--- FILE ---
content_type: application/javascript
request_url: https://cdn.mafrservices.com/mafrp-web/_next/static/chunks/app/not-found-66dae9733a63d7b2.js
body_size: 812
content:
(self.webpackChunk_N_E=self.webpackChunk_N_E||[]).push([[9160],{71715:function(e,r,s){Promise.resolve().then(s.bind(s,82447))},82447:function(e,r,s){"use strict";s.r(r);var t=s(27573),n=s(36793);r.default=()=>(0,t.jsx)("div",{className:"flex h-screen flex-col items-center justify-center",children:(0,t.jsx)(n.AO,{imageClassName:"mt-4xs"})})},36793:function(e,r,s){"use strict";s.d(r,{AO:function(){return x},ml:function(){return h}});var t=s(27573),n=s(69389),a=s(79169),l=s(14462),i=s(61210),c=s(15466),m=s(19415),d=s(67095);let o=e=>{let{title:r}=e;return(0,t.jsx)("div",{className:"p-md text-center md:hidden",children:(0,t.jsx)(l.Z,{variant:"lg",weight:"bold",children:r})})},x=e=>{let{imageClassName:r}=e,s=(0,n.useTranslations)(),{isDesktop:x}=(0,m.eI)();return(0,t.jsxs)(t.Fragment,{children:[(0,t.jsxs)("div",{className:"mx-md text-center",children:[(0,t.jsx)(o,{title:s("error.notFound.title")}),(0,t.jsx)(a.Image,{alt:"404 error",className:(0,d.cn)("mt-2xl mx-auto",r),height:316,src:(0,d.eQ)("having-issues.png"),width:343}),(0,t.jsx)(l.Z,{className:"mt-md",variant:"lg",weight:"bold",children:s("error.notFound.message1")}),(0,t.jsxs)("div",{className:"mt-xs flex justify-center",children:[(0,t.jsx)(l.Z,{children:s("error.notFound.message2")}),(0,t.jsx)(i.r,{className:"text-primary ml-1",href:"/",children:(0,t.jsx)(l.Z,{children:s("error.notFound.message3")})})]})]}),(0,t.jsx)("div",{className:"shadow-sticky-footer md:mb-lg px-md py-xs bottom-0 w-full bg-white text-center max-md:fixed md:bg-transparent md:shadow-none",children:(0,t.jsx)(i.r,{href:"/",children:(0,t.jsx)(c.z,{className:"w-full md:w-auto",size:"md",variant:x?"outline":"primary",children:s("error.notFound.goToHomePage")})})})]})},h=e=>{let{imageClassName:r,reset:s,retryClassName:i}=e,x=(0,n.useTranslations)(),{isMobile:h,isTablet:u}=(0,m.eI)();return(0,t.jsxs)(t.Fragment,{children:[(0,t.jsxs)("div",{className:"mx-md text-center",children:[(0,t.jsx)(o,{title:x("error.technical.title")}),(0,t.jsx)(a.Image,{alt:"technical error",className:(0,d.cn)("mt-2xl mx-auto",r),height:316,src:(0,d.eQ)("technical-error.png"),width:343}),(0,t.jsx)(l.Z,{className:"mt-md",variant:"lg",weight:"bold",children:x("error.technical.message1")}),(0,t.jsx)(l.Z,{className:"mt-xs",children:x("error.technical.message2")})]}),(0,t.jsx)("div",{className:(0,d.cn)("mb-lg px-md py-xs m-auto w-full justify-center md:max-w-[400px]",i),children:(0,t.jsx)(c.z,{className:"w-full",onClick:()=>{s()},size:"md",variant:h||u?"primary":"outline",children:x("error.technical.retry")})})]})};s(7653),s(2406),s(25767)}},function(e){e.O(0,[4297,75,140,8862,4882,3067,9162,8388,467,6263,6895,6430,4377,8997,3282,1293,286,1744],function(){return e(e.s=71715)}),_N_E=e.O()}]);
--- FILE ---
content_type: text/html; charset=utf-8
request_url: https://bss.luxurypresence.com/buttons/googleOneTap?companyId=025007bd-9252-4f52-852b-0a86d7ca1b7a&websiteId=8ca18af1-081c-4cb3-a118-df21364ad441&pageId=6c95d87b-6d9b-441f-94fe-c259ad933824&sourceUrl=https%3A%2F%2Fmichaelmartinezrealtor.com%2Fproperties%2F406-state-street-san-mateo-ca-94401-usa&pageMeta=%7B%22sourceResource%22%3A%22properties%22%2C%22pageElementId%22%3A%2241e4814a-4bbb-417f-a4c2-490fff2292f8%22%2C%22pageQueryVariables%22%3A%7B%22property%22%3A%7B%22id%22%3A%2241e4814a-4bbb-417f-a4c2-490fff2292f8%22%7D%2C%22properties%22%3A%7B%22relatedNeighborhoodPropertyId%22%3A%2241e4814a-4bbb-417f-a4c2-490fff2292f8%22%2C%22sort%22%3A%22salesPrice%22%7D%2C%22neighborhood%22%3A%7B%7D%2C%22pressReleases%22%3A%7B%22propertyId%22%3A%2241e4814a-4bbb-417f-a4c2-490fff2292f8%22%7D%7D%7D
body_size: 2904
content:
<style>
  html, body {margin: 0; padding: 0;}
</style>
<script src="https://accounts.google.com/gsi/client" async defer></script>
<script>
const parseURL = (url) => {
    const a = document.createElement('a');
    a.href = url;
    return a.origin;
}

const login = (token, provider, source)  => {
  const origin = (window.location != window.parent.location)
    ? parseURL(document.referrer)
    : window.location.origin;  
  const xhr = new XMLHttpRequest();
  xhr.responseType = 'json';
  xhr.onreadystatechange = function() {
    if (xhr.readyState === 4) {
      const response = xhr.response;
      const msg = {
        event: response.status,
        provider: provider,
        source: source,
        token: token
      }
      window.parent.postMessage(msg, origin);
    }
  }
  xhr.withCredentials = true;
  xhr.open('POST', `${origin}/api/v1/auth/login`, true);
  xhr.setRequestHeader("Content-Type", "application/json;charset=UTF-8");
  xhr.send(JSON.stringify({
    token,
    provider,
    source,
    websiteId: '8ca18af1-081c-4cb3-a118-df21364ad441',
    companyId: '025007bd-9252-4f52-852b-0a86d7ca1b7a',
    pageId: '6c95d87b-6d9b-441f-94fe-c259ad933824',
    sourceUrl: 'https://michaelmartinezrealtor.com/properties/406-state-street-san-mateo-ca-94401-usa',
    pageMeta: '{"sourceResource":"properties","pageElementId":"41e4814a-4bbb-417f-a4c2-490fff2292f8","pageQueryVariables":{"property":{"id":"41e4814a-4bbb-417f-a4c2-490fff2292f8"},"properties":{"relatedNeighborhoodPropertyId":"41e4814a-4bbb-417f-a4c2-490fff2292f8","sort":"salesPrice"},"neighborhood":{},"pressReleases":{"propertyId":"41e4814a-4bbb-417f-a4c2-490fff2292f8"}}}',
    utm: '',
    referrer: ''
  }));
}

= = = = =

[ACTIVITY]:
Transcribe the records. Keep every word exactly as it stands.

[SOLUTION BELOW]:
--- FILE ---
content_type: application/javascript
request_url: https://cdn.mafrservices.com/mafrp-web/_next/static/chunks/app/not-found-66dae9733a63d7b2.js
body_size: 812
content:
(self.webpackChunk_N_E=self.webpackChunk_N_E||[]).push([[9160],{71715:function(e,r,s){Promise.resolve().then(s.bind(s,82447))},82447:function(e,r,s){"use strict";s.r(r);var t=s(27573),n=s(36793);r.default=()=>(0,t.jsx)("div",{className:"flex h-screen flex-col items-center justify-center",children:(0,t.jsx)(n.AO,{imageClassName:"mt-4xs"})})},36793:function(e,r,s){"use strict";s.d(r,{AO:function(){return x},ml:function(){return h}});var t=s(27573),n=s(69389),a=s(79169),l=s(14462),i=s(61210),c=s(15466),m=s(19415),d=s(67095);let o=e=>{let{title:r}=e;return(0,t.jsx)("div",{className:"p-md text-center md:hidden",children:(0,t.jsx)(l.Z,{variant:"lg",weight:"bold",children:r})})},x=e=>{let{imageClassName:r}=e,s=(0,n.useTranslations)(),{isDesktop:x}=(0,m.eI)();return(0,t.jsxs)(t.Fragment,{children:[(0,t.jsxs)("div",{className:"mx-md text-center",children:[(0,t.jsx)(o,{title:s("error.notFound.title")}),(0,t.jsx)(a.Image,{alt:"404 error",className:(0,d.cn)("mt-2xl mx-auto",r),height:316,src:(0,d.eQ)("having-issues.png"),width:343}),(0,t.jsx)(l.Z,{className:"mt-md",variant:"lg",weight:"bold",children:s("error.notFound.message1")}),(0,t.jsxs)("div",{className:"mt-xs flex justify-center",children:[(0,t.jsx)(l.Z,{children:s("error.notFound.message2")}),(0,t.jsx)(i.r,{className:"text-primary ml-1",href:"/",children:(0,t.jsx)(l.Z,{children:s("error.notFound.message3")})})]})]}),(0,t.jsx)("div",{className:"shadow-sticky-footer md:mb-lg px-md py-xs bottom-0 w-full bg-white text-center max-md:fixed md:bg-transparent md:shadow-none",children:(0,t.jsx)(i.r,{href:"/",children:(0,t.jsx)(c.z,{className:"w-full md:w-auto",size:"md",variant:x?"outline":"primary",children:s("error.notFound.goToHomePage")})})})]})},h=e=>{let{imageClassName:r,reset:s,retryClassName:i}=e,x=(0,n.useTranslations)(),{isMobile:h,isTablet:u}=(0,m.eI)();return(0,t.jsxs)(t.Fragment,{children:[(0,t.jsxs)("div",{className:"mx-md text-center",children:[(0,t.jsx)(o,{title:x("error.technical.title")}),(0,t.jsx)(a.Image,{alt:"technical error",className:(0,d.cn)("mt-2xl mx-auto",r),height:316,src:(0,d.eQ)("technical-error.png"),width:343}),(0,t.jsx)(l.Z,{className:"mt-md",variant:"lg",weight:"bold",children:x("error.technical.message1")}),(0,t.jsx)(l.Z,{className:"mt-xs",children:x("error.technical.message2")})]}),(0,t.jsx)("div",{className:(0,d.cn)("mb-lg px-md py-xs m-auto w-full justify-center md:max-w-[400px]",i),children:(0,t.jsx)(c.z,{className:"w-full",onClick:()=>{s()},size:"md",variant:h||u?"primary":"outline",children:x("error.technical.retry")})})]})};s(7653),s(2406),s(25767)}},function(e){e.O(0,[4297,75,140,8862,4882,3067,9162,8388,467,6263,6895,6430,4377,8997,3282,1293,286,1744],function(){return e(e.s=71715)}),_N_E=e.O()}]);
--- FILE ---
content_type: text/html; charset=utf-8
request_url: https://bss.luxurypresence.com/buttons/googleOneTap?companyId=025007bd-9252-4f52-852b-0a86d7ca1b7a&websiteId=8ca18af1-081c-4cb3-a118-df21364ad441&pageId=6c95d87b-6d9b-441f-94fe-c259ad933824&sourceUrl=https%3A%2F%2Fmichaelmartinezrealtor.com%2Fproperties%2F406-state-street-san-mateo-ca-94401-usa&pageMeta=%7B%22sourceResource%22%3A%22properties%22%2C%22pageElementId%22%3A%2241e4814a-4bbb-417f-a4c2-490fff2292f8%22%2C%22pageQueryVariables%22%3A%7B%22property%22%3A%7B%22id%22%3A%2241e4814a-4bbb-417f-a4c2-490fff2292f8%22%7D%2C%22properties%22%3A%7B%22relatedNeighborhoodPropertyId%22%3A%2241e4814a-4bbb-417f-a4c2-490fff2292f8%22%2C%22sort%22%3A%22salesPrice%22%7D%2C%22neighborhood%22%3A%7B%7D%2C%22pressReleases%22%3A%7B%22propertyId%22%3A%2241e4814a-4bbb-417f-a4c2-490fff2292f8%22%7D%7D%7D
body_size: 2904
content:
<style>
  html, body {margin: 0; padding: 0;}
</style>
<script src="https://accounts.google.com/gsi/client" async defer></script>
<script>
const parseURL = (url) => {
    const a = document.createElement('a');
    a.href = url;
    return a.origin;
}

const login = (token, provider, source)  => {
  const origin = (window.location != window.parent.location)
    ? parseURL(document.referrer)
    : window.location.origin;  
  const xhr = new XMLHttpRequest();
  xhr.responseType = 'json';
  xhr.onreadystatechange = function() {
    if (xhr.readyState === 4) {
      const response = xhr.response;
      const msg = {
        event: response.status,
        provider: provider,
        source: source,
        token: token
      }
      window.parent.postMessage(msg, origin);
    }
  }
  xhr.withCredentials = true;
  xhr.open('POST', `${origin}/api/v1/auth/login`, true);
  xhr.setRequestHeader("Content-Type", "application/json;charset=UTF-8");
  xhr.send(JSON.stringify({
    token,
    provider,
    source,
    websiteId: '8ca18af1-081c-4cb3-a118-df21364ad441',
    companyId: '025007bd-9252-4f52-852b-0a86d7ca1b7a',
    pageId: '6c95d87b-6d9b-441f-94fe-c259ad933824',
    sourceUrl: 'https://michaelmartinezrealtor.com/properties/406-state-street-san-mateo-ca-94401-usa',
    pageMeta: '{"sourceResource":"properties","pageElementId":"41e4814a-4bbb-417f-a4c2-490fff2292f8","pageQueryVariables":{"property":{"id":"41e4814a-4bbb-417f-a4c2-490fff2292f8"},"properties":{"relatedNeighborhoodPropertyId":"41e4814a-4bbb-417f-a4c2-490fff2292f8","sort":"salesPrice"},"neighborhood":{},"pressReleases":{"propertyId":"41e4814a-4bbb-417f-a4c2-490fff2292f8"}}}',
    utm: '',
    referrer: ''
  }));
}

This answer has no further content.